I think these plaintiffs nevertheless have standing. They are supporters of Democratic candidates and policies, and their collective representation in the Wisconsin legislature has been undermined by the district plan. Crucially, however, their status is legally irrelevant, because even if they don’t have standing, other plaintiffs undeniably do. In other words, the Court doesn’t have to decide whether party affiliation alone gives rise to an injury-in-fact, because that isn’t the only theory of harm presented in Whitford. Again, Ms. Donohue and Mr. Wallace have personally been cracked. Ms. Johnson and Ms. Mitchell have themselves been packed. Their claims to standing thus rest not just on party affiliation, but also on the cracking and packing that have long been recognized as sufficient bases to sue.

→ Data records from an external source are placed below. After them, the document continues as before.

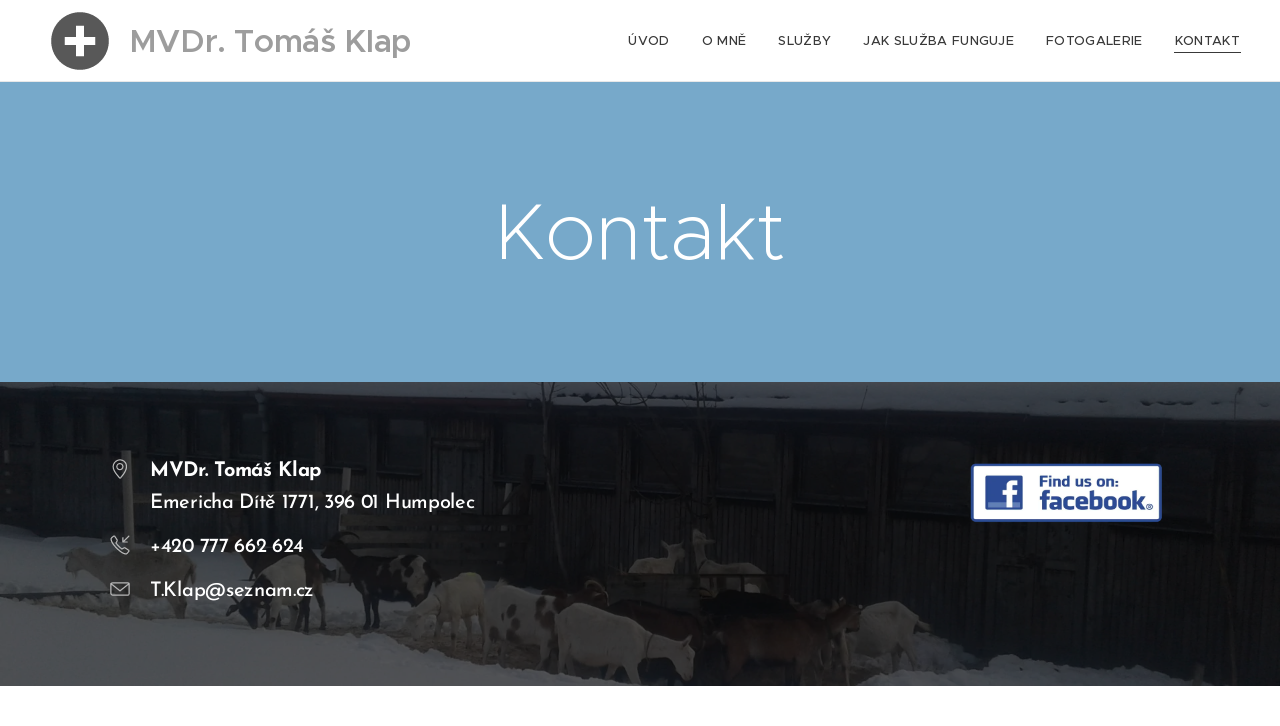

--- FILE ---
content_type: image/svg+xml
request_url: https://duyn491kcolsw.cloudfront.net/files/09/09w/09whbr.svg?ph=cd4669001a&border=858585&outline=666666&color=585858
body_size: 388
content:
<?xml version="1.0" encoding="utf-8"?>
<!-- Generator: Adobe Illustrator 18.1.1, SVG Export Plug-In . SVG Version: 6.00 Build 0)  -->
<svg version="1.1" id="Layer_1" xmlns="http://www.w3.org/2000/svg" xmlns:xlink="http://www.w3.org/1999/xlink" x="0px" y="0px"
	 viewBox="-1.000 -1.000 102.000 102.000" enable-background="new 0 0 100 100" xml:space="preserve">
<path fill-rule="evenodd" clip-rule="evenodd" d="M50,1C22.9,1,1,22.9,1,50s21.9,49,49,49s49-21.9,49-49S77.1,1,50,1z M75.9,56.8
	H56.8v19.1H43.2V56.8H24.1V43.2h19.1V24.1h13.6v19.1h19.1V56.8z"/>
<script  type="text/javascript">
    <![CDATA[
         var c=window.location.search.split('color=')[1]; c=parseInt(c,16); if(!isNaN(c)){c=c.toString(16);var p=document.getElementsByTagName('path');for(var i=0,l=p.length;i<l;i++){var s=p[i].style;s.fill='#'+c;} var p2=document.getElementsByTagName('polygon');for(var i=0,l=p2.length;i<l;i++){var s=p2[i].style;s.fill='#'+c;} var p3=document.getElementsByTagName('circle');for(var i=0,l=p3.length;i<l;i++){var s=p3[i].style;s.fill='#'+c;} }
        ]]>
</script>
</svg>
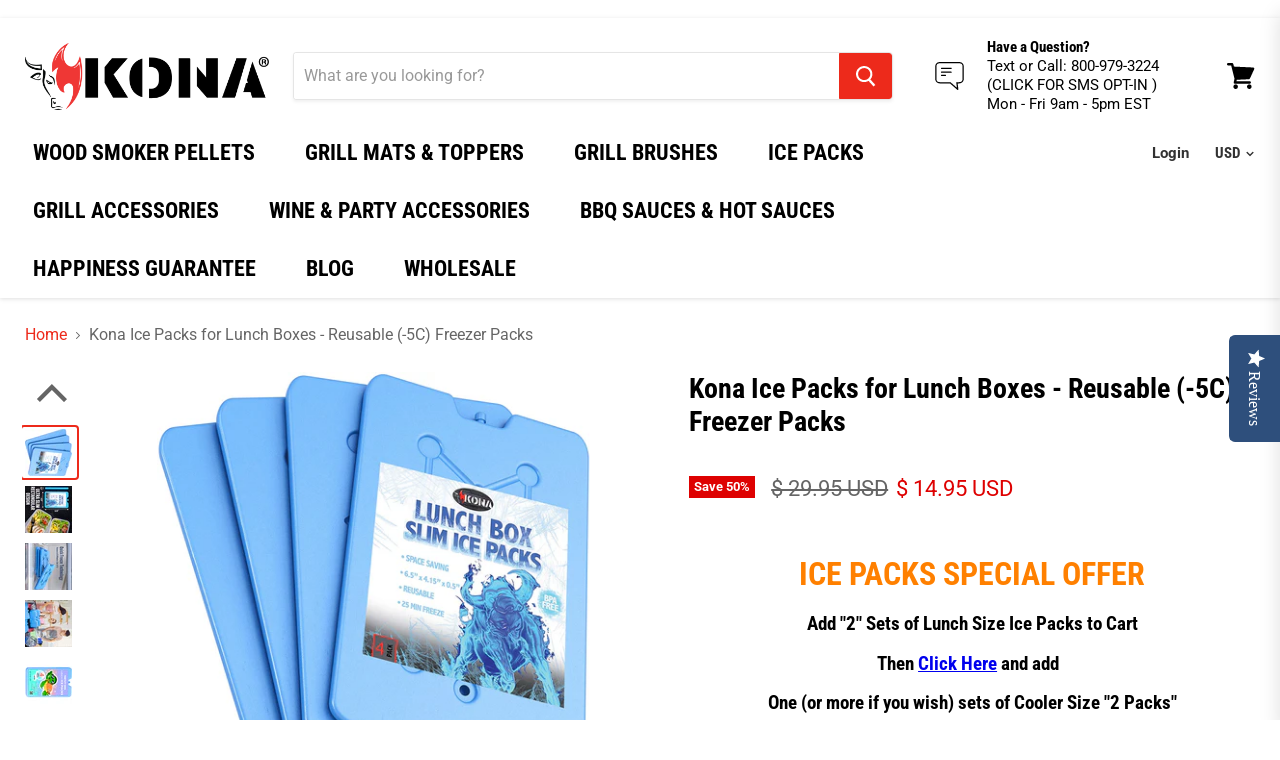

--- FILE ---
content_type: text/javascript
request_url: https://www.konabbqstore.com/cdn/shop/t/26/assets/openpath-globals.js?v=134435709124115036161651191161
body_size: 206
content:
var OpenPath={Globals:{CheckoutDomain:"shopify.openpath.io",TestMode:!0,EnableSessions:!1,EnableLogging:!1,RequestTokenCookieMinutes:90},Shopify:{Cart:function(){var t={};return $.ajax({type:"GET",url:"/cart.json",dataType:"json",async:!1,success:function(e){t=e}}),t},HasCartItems:function(){return OpenPath.Shopify.Cart().items.length>0},ShippingRates:function(){for(var t=null,e=0;null==t&&e<3;)e++,console.log("Get Shipping Try "+e),$.ajax({type:"GET",url:"/cart/shipping_rates.json?shipping_address[zip]="+OpenPath.Utility.GetQueryString().zipcode+"&shipping_address[country]="+OpenPath.Utility.GetQueryString().country+"&shipping_address[province]="+OpenPath.Utility.GetQueryString().state,dataType:"json",async:!1,success:function(e){t=e}});return t}},Utility:{S4:function(){return Math.floor(65536*(1+Math.random())).toString(16).substring(1)},NewGuid:function(){return OpenPath.Utility.S4()+OpenPath.Utility.S4()+"-"+OpenPath.Utility.S4()+"-"+OpenPath.Utility.S4()+"-"+OpenPath.Utility.S4()+"-"+OpenPath.Utility.S4()+OpenPath.Utility.S4()+OpenPath.Utility.S4()},GetRequestToken:function(){var t=OpenPath.Utility.GetCookie("request_token");if(null!=t||void 0!==t)return OpenPath.Utility.Log("Current Request Token: "+t),t;var e=OpenPath.Utility.NewGuid();return OpenPath.Utility.SetCookie("request_token",e,OpenPath.Globals.RequestTokenCookieMinutes),OpenPath.Utility.Log("New Request Token: "+e),e},GetQueryString:function(){for(var t,e=[],n=window.location.href.slice(window.location.href.indexOf("?")+1).split("&"),i=0;i<n.length;i++)t=n[i].split("="),e.push(t[0]),e[t[0]]=t[1];return e},SetCookie:function(t,e,n){var i="";if(n){var o=new Date;o.setTime(o.getTime()+60*n*1e3),i="; expires="+o.toUTCString()}document.cookie=t+"="+(e||"")+i+"; path=/"},GetCookie:function(t){var e=(document.cookie.match("(^|; )"+t+"=([^;]*)")||0)[2];return OpenPath.Utility.Log('Cookie "'+t+'" = "'+e+'"'),e},Log:function(t){OpenPath.Globals.EnableLogging&&console.log(t)}},Api:{SaveCart:function(t,e){var n={};n.cart=t,n.domain=e,n.request_token=OpenPath.Utility.GetRequestToken(),t.items.length>0&&$.ajax({type:"POST",url:"https://"+OpenPath.Globals.CheckoutDomain+"/v1/cart",data:JSON.stringify(n),contentType:"application/json; charset=utf-8",dataType:"text",async:!1,success:function(){OpenPath.Utility.Log("Cart successfully saved to OpenPath")},error:function(t,e,n){console.log(n)}})},SaveSession(t){var e={};e.UniqueKey=OpenPath.Utility.GetCookie("_shopify_s"),e.Domain=t,OpenPath.Shopify.HasCartItems()?e.CartKey=OpenPath.Utility.GetCookie("cart"):e.CartKey=null,$.ajax({type:"POST",url:"https://"+OpenPath.Globals.CheckoutDomain+"/v1/report/SaveSession",data:JSON.stringify(e),contentType:"application/json; charset=utf-8",dataType:"text",async:!0,success:function(){OpenPath.Utility.Log("Session successfully saved to OpenPath")},error:function(t,e,n){console.log(n)}})},SaveShippingRates(t,e){var n={};n.shipping_rates=t,n.cart=OpenPath.Shopify.Cart(),n.domain=e,n.request_token=OpenPath.Utility.GetRequestToken(),$.ajax({type:"POST",url:"https://"+OpenPath.Globals.CheckoutDomain+"/v1/shippingrate",data:JSON.stringify(n),contentType:"application/json; charset=utf-8",dataType:"text",async:!1,success:function(){OpenPath.Utility.Log("Saved shipping rates to OpenPath")},error:function(t,e,n){console.log(n)}})}},Bold:{CustomPricingInstalled:function(){return null!=$(".bold_csp_qb_savings")}},Zapiet:{IsInstalled:function(){return!!window.Zapiet},IsValidForCheckout:function(){return window.ZapietCheckoutEnabled},DisabledCheckoutRedirect:function(){window.Zapiet&&(window.Zapiet.Helpers.proceedToCheckout=function(){})}}};OpenPath.Utility.Log("OpenPath globals loaded");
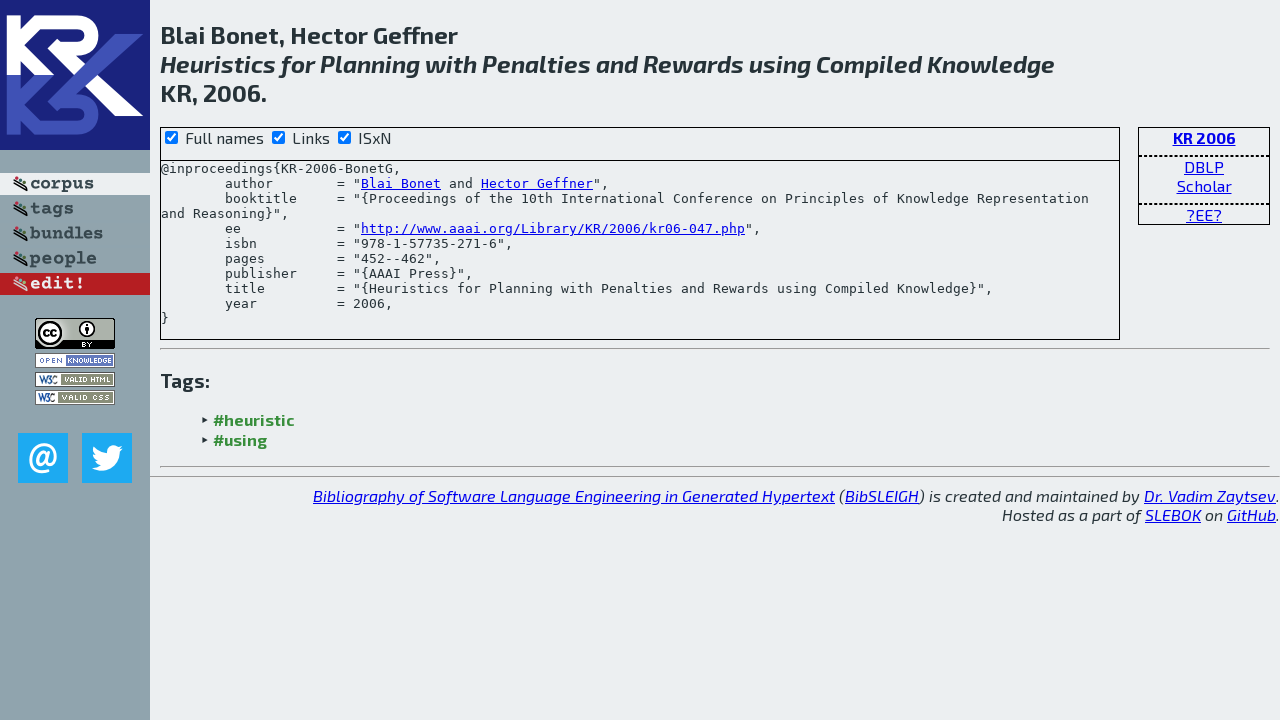

--- FILE ---
content_type: text/html; charset=utf-8
request_url: http://bibtex.github.io/KR-2006-BonetG.html
body_size: 1895
content:
<!DOCTYPE html>
<html>
<head>
	<meta http-equiv="Content-Type" content="text/html; charset=UTF-8"/>
	<meta name="keywords" content="software linguistics, software language engineering, book of knowledge, glossary, academic publications, scientific research, open knowledge, open science"/>
	<title>BibSLEIGH — Heuristics for Planning with Penalties and Rewards using Compiled Knowledge</title>
	<link href="stuff/bib.css" rel="stylesheet" type="text/css"/>
	<link href='http://fonts.googleapis.com/css?family=Exo+2:400,700,400italic,700italic' rel='stylesheet' type='text/css'>
	<script src="stuff/jquery.min.js" type="text/javascript"></script>
</head>
<body>
<div class="left">
	<a href="index.html"><img src="stuff/kr.png" alt="Heuristics for Planning with Penalties and Rewards using Compiled Knowledge" title="Heuristics for Planning with Penalties and Rewards using Compiled Knowledge" class="pad"/></a>

	<div class="pad">
		<a href="index.html"><img src="stuff/a-corpus.png" alt="BibSLEIGH corpus" title="All papers in the corpus"/></a><br/>
		<a href="tag/index.html"><img src="stuff/p-tags.png" alt="BibSLEIGH tags" title="All known tags"/></a><br/>
		<a href="bundle/index.html"><img src="stuff/p-bundles.png" alt="BibSLEIGH bundles" title="All selected bundles"/></a><br/>
		<a href="person/index.html"><img src="stuff/p-people.png" alt="BibSLEIGH people" title="All contributors"/></a><br/>
<a href="https://github.com/slebok/bibsleigh/edit/master/corpus/KER\2006\KR-2006\KR-2006-BonetG.json"><img src="stuff/edit.png" alt="EDIT!" title="EDIT!"/></a>
	</div>
	<a href="http://creativecommons.org/licenses/by/4.0/" title="CC-BY"><img src="stuff/cc-by.png" alt="CC-BY"/></a><br/>
	<a href="http://opendatacommons.org/licenses/by/summary/" title="Open Knowledge"><img src="stuff/open-knowledge.png" alt="Open Knowledge" /></a><br/>
	<a href="http://validator.w3.org/check/referer" title="XHTML 1.0 W3C Rec"><img src="stuff/xhtml.png" alt="XHTML 1.0 W3C Rec" /></a><br/>
	<a href="http://jigsaw.w3.org/css-validator/check/referer" title="CSS 2.1 W3C CanRec"><img src="stuff/css.png" alt="CSS 2.1 W3C CanRec" class="pad" /></a><br/>
	<div class="sm">
		<a href="mailto:vadim@grammarware.net"><img src="stuff/email.png" alt="email" title="Complain!" /></a>
		<a href="https://twitter.com/intent/tweet?screen_name=grammarware"><img src="stuff/twitter.png" alt="twitter" title="Mention!" /></a>
	</div>

</div>
<div class="main">
<h2>Blai Bonet, Hector Geffner<br/><em><a href="word/heurist.html">Heuristics</a> for <a href="word/plan.html">Planning</a> with <a href="word/penalti.html">Penalties</a> and <a href="word/reward.html">Rewards</a> <a href="word/use.html">using</a> <a href="word/compil.html">Compiled</a> <a href="word/knowledg.html">Knowledge</a></em><br/>KR, 2006.</h2>
<div class="rbox">
<strong><a href="KR-2006.html">KR 2006</a></strong><hr/><a href="http://dblp.org/rec/html/conf/kr/BonetG06">DBLP</a><br/>
<a href="https://scholar.google.com/scholar?q=%22Heuristics+for+Planning+with+Penalties+and+Rewards+using+Compiled+Knowledge%22">Scholar</a><hr/><a href="http://www.aaai.org/Library/KR/2006/kr06-047.php">?EE?</a>
</div>
<div class="pre"><form action="#">
	<input type="checkbox" checked="checked" onClick="$('#booktitle').text(this.checked?'Proceedings of the 10th International Conference on Principles of Knowledge Representation and Reasoning':'KR');"/> Full names
	<input type="checkbox" checked="checked" onClick="(this.checked)?$('.uri').show():$('.uri').hide();"/> Links
	<input type="checkbox" checked="checked" onClick="(this.checked)?$('#isbn').show():$('#isbn').hide();"/> ISxN
	</form><pre>@inproceedings{KR-2006-BonetG,
	author        = "<a href="person/Blai_Bonet.html">Blai Bonet</a> and <a href="person/Hector_Geffner.html">Hector Geffner</a>",
	booktitle     = "{<span id="booktitle">Proceedings of the 10th International Conference on Principles of Knowledge Representation and Reasoning</span>}",
<span class="uri">	ee            = "<a href="http://www.aaai.org/Library/KR/2006/kr06-047.php">http://www.aaai.org/Library/KR/2006/kr06-047.php</a>",
</span><span id="isbn">	isbn          = "978-1-57735-271-6",
</span>	pages         = "452--462",
	publisher     = "{AAAI Press}",
	title         = "{Heuristics for Planning with Penalties and Rewards using Compiled Knowledge}",
	year          = 2006,
}</pre>
</div>
<hr/>
<h3>Tags:</h3><ul class="tri"><li class="tag"><a href="tag/heuristic.html">#heuristic</a></li>
<li class="tag"><a href="tag/using.html">#using</a></li></ul><hr/>
</div>
<hr style="clear:both"/>
<div class="last">
	<em>
		<a href="http://bibtex.github.io">Bibliography of Software Language Engineering in Generated Hypertext</a>
		(<a href="http://github.com/slebok/bibsleigh">BibSLEIGH</a>) is
		created and maintained by <a href="http://grammarware.github.io/">Dr. Vadim Zaytsev</a>.<br/>
		Hosted as a part of <a href="http://slebok.github.io/">SLEBOK</a> on <a href="http://www.github.com/">GitHub</a>.
	</em>
</div>
</body>
</html>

But can these plaintiffs challenge the district map in its entirety? They sure can, if the Court’s related cases are any guide. In a one person, one vote suit, a single voter in a single overpopulated district has standing to attack the whole malapportioned plan. Additional plaintiffs in all of the plan’s other overpopulated districts aren’t required. In Voting Rights Act litigation, likewise, a single minority voter living in the area of the alleged vote dilution has standing to attack all of the ostensibly dilutive districts. Again, separate plaintiffs aren’t necessary in every place that cracking and packing may have occurred.
The upshot of this discussion is that the Court can’t punt in Whitford by holding that Mr. Whitford (and other plaintiffs in his position) lack standing. Even if they lack it, other plaintiffs don’t. And under the Court’s precedents, those other plaintiffs are free to challenge the district map as a whole.
Moreover, if the Court were to punt in Whitford, it would barely delay its confrontation with the merits of partisan gerrymandering claims. The Whitford litigants would surely seek leave to amend their complaint, and would add as plaintiffs many more Democratic voters as well as organizations with clear statewide interests, like the Democratic Party of Wisconsin. With every possible standing objection resolved, the Whitford litigants would then quickly return to the Court’s doorstep.
Additionally, every possible standing objection has been resolved in another partisan gerrymandering case that’s already pending before the Court. In the litigation over North Carolina’s congressional plan, the plaintiffs include Democratic voters in every congressional district in the state, two good-government groups with statewide interests (Common Cause and the League of Women Voters), and the Democratic Party of North Carolina. A punt in Whitford would thus give the Court only a few months’ respite before it has to decide another dispute in which no punt is possible.